On parachute speakers, channeling Oprah Winfrey, and a lesson from the Gettysburg Address.


How to start, how to finish

Welcome them warmly, thank them sincerely. The beginning and the end are the frames of a presentation.


Arrive early, stay late
Arrive the night before your presentation, and ask to schedule a dinner with the client.  

Book your departing flight at least four hours after the conclusion of your speech.  

Clients have an expression for speakers who arrive late and leave quickly:
“parachute speakers.”  TBAAAC (To be avoided at all costs.)


Don’t sell; speak
Your audience came for a presentation, not a sales pitch for your services.


Don’t speak; talk
The best speakers don't speak; they converse--with their audiences. 

For good models, study Bill Clinton,
Oprah Winfrey, Ellen DeGeneres, Matt Lauer, Keven Spacey, and Craig Ferguson (CBS's The Late Late Show).

Don’t click
Lincoln didn’t use slides at Gettysburg, nor did John Kennedy ("Ich bin ein Berliner") or Ronald Reagan ("Mr. Gorbachev, tear down this wall!") use them at the Berlin Wall.  

No famous speech used any visual aid--except the speaker.

Great visuals sometimes work.  But how can you be sure your visual is great?  

And is it worth distracting your audience from you?


Create scenes

It’s impossible to watch a play that never changes scenes. (Most stagings of The Iceman Cometh prove this. Stuck there in the middle of row 9, you feel you must goeth.)   

Change your scenes by moving to different spots when you change stories, and set a stage for each story: your office at home, a store, or a plane ride, for examples.

Refreshing your settings refreshes your audience.


Speak with your eyes

An audience feels about a presentation the way they feel about the presenter.  The more you address each person with your eyes, the more comfortable each person will feel.  

Look them in the eyes. Constantly.


Aim high

Commit yourself to a truly extraordinary experience.  Picture what that experience would look and feels like. Keep that image and take it with you.  

Then live it.


Modesty in all things

A watch and a wedding ring and nothing more.  If cuff links, any gold should be subtle.  

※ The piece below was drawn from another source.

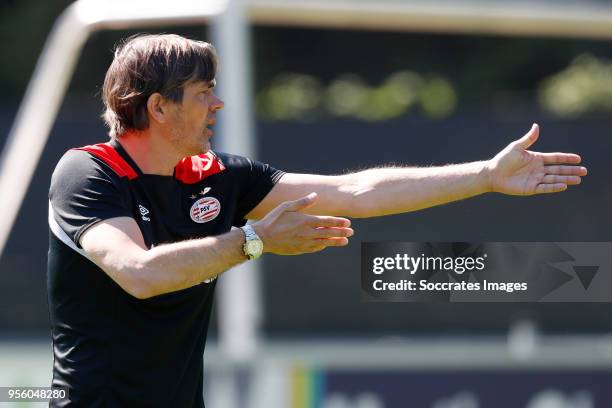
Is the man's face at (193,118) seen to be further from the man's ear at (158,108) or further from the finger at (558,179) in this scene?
the finger at (558,179)

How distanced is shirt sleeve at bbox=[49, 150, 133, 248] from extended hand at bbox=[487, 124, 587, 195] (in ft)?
4.58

Audience members don't want to be impressed.  They want to be helped.


Humor, not jokes
An audience buys you and your heart.  They know any speaker can recite a joke.  They don't want jokes; they want to hear from you, and not from some joke book you read.


Play it straight

Don’t try for laughs, by exaggerating, for example. If your story makes people smile, that's good. If it makes them laugh, even better.  But let them find the humor where you find it, too: in everyday life.


The best humor:

Is a joke you poke at yourself.  It brings you off the stage and into your listener's hearts.


Their names

Learn and memorize people's names.  Write them down on cards, review the cards, and develop mnemonic devices for remembering each name.